══ Records for the task ══

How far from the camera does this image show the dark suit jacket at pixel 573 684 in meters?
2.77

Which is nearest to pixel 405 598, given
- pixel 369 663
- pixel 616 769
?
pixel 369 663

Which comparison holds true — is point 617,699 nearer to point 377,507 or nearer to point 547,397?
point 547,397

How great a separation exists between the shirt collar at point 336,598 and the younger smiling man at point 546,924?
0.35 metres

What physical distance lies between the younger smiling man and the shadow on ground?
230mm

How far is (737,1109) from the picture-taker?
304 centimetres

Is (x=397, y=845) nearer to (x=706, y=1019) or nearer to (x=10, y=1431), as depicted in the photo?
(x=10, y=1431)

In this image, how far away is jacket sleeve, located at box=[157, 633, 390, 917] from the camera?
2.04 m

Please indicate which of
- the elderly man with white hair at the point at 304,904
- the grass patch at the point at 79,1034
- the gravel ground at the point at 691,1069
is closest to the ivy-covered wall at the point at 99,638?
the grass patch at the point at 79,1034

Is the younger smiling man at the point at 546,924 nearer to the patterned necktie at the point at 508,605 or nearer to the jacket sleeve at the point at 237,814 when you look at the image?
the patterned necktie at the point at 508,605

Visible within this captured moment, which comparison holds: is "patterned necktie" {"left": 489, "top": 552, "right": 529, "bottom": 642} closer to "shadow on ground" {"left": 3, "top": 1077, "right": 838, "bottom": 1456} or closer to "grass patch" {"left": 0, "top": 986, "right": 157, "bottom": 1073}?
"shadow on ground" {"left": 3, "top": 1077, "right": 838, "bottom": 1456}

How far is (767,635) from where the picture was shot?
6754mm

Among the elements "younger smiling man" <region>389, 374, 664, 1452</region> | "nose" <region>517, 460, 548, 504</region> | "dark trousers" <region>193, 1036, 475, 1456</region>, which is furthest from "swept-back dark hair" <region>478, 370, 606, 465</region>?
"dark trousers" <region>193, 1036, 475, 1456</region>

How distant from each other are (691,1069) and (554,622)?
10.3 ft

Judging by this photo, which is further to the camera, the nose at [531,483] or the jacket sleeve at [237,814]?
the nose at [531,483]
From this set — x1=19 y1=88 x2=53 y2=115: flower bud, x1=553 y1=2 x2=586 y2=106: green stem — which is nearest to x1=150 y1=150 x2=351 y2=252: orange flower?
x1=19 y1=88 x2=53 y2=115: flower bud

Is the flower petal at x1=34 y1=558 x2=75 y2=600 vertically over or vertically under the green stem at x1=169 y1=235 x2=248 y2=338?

═══

• [Problem statement] Can you reproduce all of the records above word for word, keeping every line as it appears?

• [The answer]
How far from the camera does this image show the dark suit jacket at pixel 573 684 in meters?
2.77

Which is nearest to pixel 405 598, given
- pixel 369 663
- pixel 616 769
?
pixel 369 663

Which comparison holds true — is point 617,699 nearer to point 377,507 or nearer to point 547,397?
point 547,397

How great a separation exists between the shirt collar at point 336,598 and the younger smiling man at point 546,924?
0.35 metres

What physical distance lies between the younger smiling man and the shadow on ground?
230mm

How far is (737,1109) from the picture-taker?
304 centimetres

Is (x=397, y=845) nearer to (x=706, y=1019) or nearer to (x=10, y=1431), as depicted in the photo?
(x=10, y=1431)

In this image, how far away is jacket sleeve, located at box=[157, 633, 390, 917] from the camera?
2.04 m

Please indicate which of
- the elderly man with white hair at the point at 304,904
- the grass patch at the point at 79,1034
- the gravel ground at the point at 691,1069
is closest to the ivy-covered wall at the point at 99,638?
the grass patch at the point at 79,1034

Is the younger smiling man at the point at 546,924 nearer to the patterned necktie at the point at 508,605 or nearer to the jacket sleeve at the point at 237,814 when you look at the image?
the patterned necktie at the point at 508,605

Visible within this captured moment, which comparison holds: is "patterned necktie" {"left": 489, "top": 552, "right": 529, "bottom": 642} closer to "shadow on ground" {"left": 3, "top": 1077, "right": 838, "bottom": 1456} or closer to "grass patch" {"left": 0, "top": 986, "right": 157, "bottom": 1073}?
"shadow on ground" {"left": 3, "top": 1077, "right": 838, "bottom": 1456}

How far is (767,635) from where the picture was shot?
6754mm

Among the elements "younger smiling man" <region>389, 374, 664, 1452</region> | "nose" <region>517, 460, 548, 504</region> | "dark trousers" <region>193, 1036, 475, 1456</region>, which is furthest from "swept-back dark hair" <region>478, 370, 606, 465</region>?
"dark trousers" <region>193, 1036, 475, 1456</region>

How distant from each other are (691,1069) and (554,622)?
10.3 ft

Judging by this photo, which is further to the camera, the nose at [531,483] or the jacket sleeve at [237,814]?
the nose at [531,483]
From this set — x1=19 y1=88 x2=53 y2=115: flower bud, x1=553 y1=2 x2=586 y2=106: green stem — which is nearest to x1=150 y1=150 x2=351 y2=252: orange flower?
x1=19 y1=88 x2=53 y2=115: flower bud

Is the flower petal at x1=34 y1=558 x2=75 y2=600 vertically over or vertically under the green stem at x1=169 y1=235 x2=248 y2=338?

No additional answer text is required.